What would it take to make Colorado the best place to have a child and raise a thriving family?
To answer that question, Ascend invested in a cohort of diverse leaders across systems and communities, on the Front Range and along the Western Slope – leaders with big ideas and leverage points to transform Colorado’s health and human services for young children and their families.
The journey began with a funder willing to make a big bet on a tipping point for brighter futures for children. State leaders committed to building a pipeline for innovation and collaboration that would transform how we serve families. And Ascend brought decades of experience in leading change and investing in leaders ready to address the critical issues of our time. Since our founding, Colorado leaders have been well represented in our national Ascend Fellowship and 300+ strong national two-generation learning network. The Children and Families Fellowship builds on that history and Ascend’s work to fuel the two- generation field to invest in some of Colorado’s boldest leaders.

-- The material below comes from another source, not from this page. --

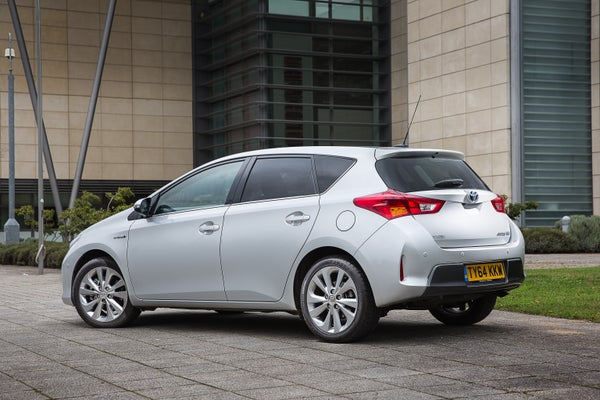 Toyota Auris Rear Side View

Judge for yourselves. In this anthology, we highlight the strategies and leaders leaving their marks on Colorado’s systems and communities. We think you will agree that Colorado’s children and families are better off. From new approaches to child welfare and expanded efforts to address mental health to creative, practical models that expand quality child care in rural areas and holistic approaches to the housing crisis, these leaders are making a difference.
This cohort of leaders completed their Fellowship in 2018 with big ideas that continue their work. Ascend at the Aspen Institute remains committed to supporting their visions, and we invite you to do the same.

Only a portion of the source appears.